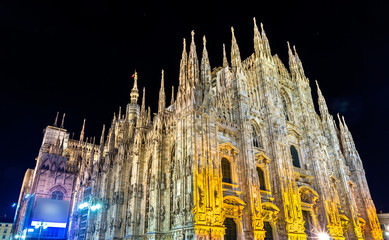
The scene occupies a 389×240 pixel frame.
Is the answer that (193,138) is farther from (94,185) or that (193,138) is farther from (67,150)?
(67,150)

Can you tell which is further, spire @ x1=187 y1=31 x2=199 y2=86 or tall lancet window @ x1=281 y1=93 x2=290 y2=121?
tall lancet window @ x1=281 y1=93 x2=290 y2=121

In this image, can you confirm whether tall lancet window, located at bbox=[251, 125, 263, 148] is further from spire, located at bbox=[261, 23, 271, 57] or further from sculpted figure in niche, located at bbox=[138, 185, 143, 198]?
sculpted figure in niche, located at bbox=[138, 185, 143, 198]

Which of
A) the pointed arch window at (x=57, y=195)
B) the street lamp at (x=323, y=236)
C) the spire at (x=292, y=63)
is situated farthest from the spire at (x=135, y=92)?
the street lamp at (x=323, y=236)

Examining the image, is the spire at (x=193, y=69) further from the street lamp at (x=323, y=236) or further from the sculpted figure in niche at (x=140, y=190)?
the street lamp at (x=323, y=236)

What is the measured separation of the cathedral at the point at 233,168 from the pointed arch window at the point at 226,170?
0.38 ft

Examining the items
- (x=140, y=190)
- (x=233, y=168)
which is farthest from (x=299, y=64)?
(x=140, y=190)

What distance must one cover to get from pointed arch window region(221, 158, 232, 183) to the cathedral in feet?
0.38

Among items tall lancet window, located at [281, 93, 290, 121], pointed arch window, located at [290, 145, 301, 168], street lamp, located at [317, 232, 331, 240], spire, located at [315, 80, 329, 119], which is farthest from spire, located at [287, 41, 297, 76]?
street lamp, located at [317, 232, 331, 240]

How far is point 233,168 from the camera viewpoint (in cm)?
3042

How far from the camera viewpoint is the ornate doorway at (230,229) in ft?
89.4

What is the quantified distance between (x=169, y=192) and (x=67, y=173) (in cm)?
4336

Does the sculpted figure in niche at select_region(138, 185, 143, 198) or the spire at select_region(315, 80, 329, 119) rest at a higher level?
the spire at select_region(315, 80, 329, 119)

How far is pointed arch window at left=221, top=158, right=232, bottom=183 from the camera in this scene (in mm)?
29606

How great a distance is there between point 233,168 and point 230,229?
626 cm
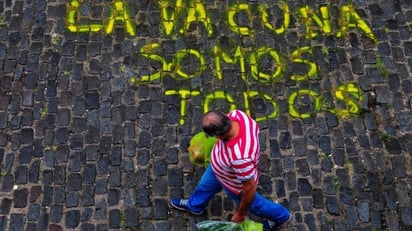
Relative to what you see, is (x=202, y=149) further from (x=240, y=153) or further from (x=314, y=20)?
(x=314, y=20)

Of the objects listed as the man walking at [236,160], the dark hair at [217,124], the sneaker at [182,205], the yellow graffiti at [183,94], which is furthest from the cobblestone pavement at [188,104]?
the dark hair at [217,124]

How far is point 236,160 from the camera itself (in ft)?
16.1

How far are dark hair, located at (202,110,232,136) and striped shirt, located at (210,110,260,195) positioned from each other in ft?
0.46

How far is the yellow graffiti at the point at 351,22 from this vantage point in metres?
7.61

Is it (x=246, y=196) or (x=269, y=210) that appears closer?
(x=246, y=196)

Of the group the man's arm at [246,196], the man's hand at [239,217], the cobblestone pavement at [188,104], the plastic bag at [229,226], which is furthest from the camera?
the cobblestone pavement at [188,104]

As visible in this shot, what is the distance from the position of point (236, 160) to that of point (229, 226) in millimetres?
1018

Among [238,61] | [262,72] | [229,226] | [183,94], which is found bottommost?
[229,226]

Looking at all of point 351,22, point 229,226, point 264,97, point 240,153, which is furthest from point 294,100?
point 240,153

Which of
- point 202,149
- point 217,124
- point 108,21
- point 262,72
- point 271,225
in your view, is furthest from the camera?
point 108,21

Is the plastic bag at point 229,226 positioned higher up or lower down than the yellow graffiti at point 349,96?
lower down

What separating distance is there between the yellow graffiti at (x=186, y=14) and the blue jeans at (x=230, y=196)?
94.3 inches

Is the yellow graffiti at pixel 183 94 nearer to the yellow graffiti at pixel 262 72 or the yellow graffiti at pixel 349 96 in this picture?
the yellow graffiti at pixel 262 72

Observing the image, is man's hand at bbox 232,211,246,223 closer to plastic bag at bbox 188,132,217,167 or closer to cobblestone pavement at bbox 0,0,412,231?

==========

Work instructions: Can you copy every row above word for word, leaving the pictures out?

Task output:
The scene occupies a 389×240 pixel frame.
Is the answer that (193,138) is farther from (94,185) or that (193,138) is farther from (67,150)?
(67,150)

Can you tell which is further, spire @ x1=187 y1=31 x2=199 y2=86 or tall lancet window @ x1=281 y1=93 x2=290 y2=121?
tall lancet window @ x1=281 y1=93 x2=290 y2=121

In this image, can you confirm whether tall lancet window, located at bbox=[251, 125, 263, 148] is further from spire, located at bbox=[261, 23, 271, 57] or further from sculpted figure in niche, located at bbox=[138, 185, 143, 198]?
sculpted figure in niche, located at bbox=[138, 185, 143, 198]

Which of
A) the pointed arch window at (x=57, y=195)
B) the street lamp at (x=323, y=236)
C) the spire at (x=292, y=63)
is situated farthest from the spire at (x=135, y=92)?
the street lamp at (x=323, y=236)

Examining the image, is the spire at (x=193, y=69) further from the street lamp at (x=323, y=236) or further from the sculpted figure in niche at (x=140, y=190)?
the street lamp at (x=323, y=236)

What is the measured separation of the cathedral at the point at 233,168 from the pointed arch window at the point at 226,170?
0.38 ft

Examining the items
- (x=140, y=190)
- (x=233, y=168)
which is farthest from (x=299, y=64)?
(x=140, y=190)

What distance must one cover to get from pointed arch window region(221, 158, 232, 183) to the cathedral in feet?
0.38

Among items tall lancet window, located at [281, 93, 290, 121], pointed arch window, located at [290, 145, 301, 168], street lamp, located at [317, 232, 331, 240], spire, located at [315, 80, 329, 119], which is farthest from spire, located at [287, 41, 297, 76]?
street lamp, located at [317, 232, 331, 240]

How far is point 233,168 from the camera viewpoint (in cm)?
3042

How far from the camera viewpoint is the ornate doorway at (230,229) in ft?
89.4

What is the quantified distance between (x=169, y=192) and (x=67, y=173) (in cm)?
4336

Does the sculpted figure in niche at select_region(138, 185, 143, 198) or the spire at select_region(315, 80, 329, 119) rest at a higher level?
the spire at select_region(315, 80, 329, 119)

How far is pointed arch window at left=221, top=158, right=232, bottom=183 from the camera in this scene (in mm)?
29606

How great a distance is there between point 233,168 and point 230,229?
626 cm
Relative to what you see, is (x=202, y=149) further from (x=240, y=153) or further from (x=314, y=20)?
(x=314, y=20)

Of the objects listed as the man walking at [236,160], the dark hair at [217,124], the sneaker at [182,205], the yellow graffiti at [183,94], which is furthest from the cobblestone pavement at [188,104]?
the dark hair at [217,124]

How far is point 236,160 from the camera itself (in ft)?
16.1

How far are dark hair, located at (202,110,232,136) and striped shirt, located at (210,110,260,195) positioned from each other in ft?
0.46

How far is the yellow graffiti at the point at 351,22 from this vantage point in metres?
7.61

Is it (x=246, y=196) or (x=269, y=210) that appears closer?
(x=246, y=196)

Of the group the man's arm at [246,196], the man's hand at [239,217], the cobblestone pavement at [188,104], the plastic bag at [229,226], which is furthest from the camera?
the cobblestone pavement at [188,104]

As visible in this shot, what is the distance from the position of point (236, 160) to that of point (229, 226) in millimetres?
1018

Among [238,61] | [262,72] | [229,226] | [183,94], which is found bottommost?
[229,226]

Looking at all of point 351,22, point 229,226, point 264,97, point 240,153, which is furthest from point 294,100?
point 240,153

Which of
- point 202,149
- point 217,124
- point 108,21
- point 262,72
- point 271,225
in your view, is furthest from the camera?
point 108,21

Is the plastic bag at point 229,226 positioned higher up or lower down than the yellow graffiti at point 349,96?
lower down

What separating distance is there between the yellow graffiti at (x=186, y=14) and the blue jeans at (x=230, y=196)?
94.3 inches

Is the yellow graffiti at pixel 183 94 nearer to the yellow graffiti at pixel 262 72 or the yellow graffiti at pixel 349 96 in this picture?
the yellow graffiti at pixel 262 72

Observing the image, is man's hand at bbox 232,211,246,223 closer to plastic bag at bbox 188,132,217,167 or closer to cobblestone pavement at bbox 0,0,412,231?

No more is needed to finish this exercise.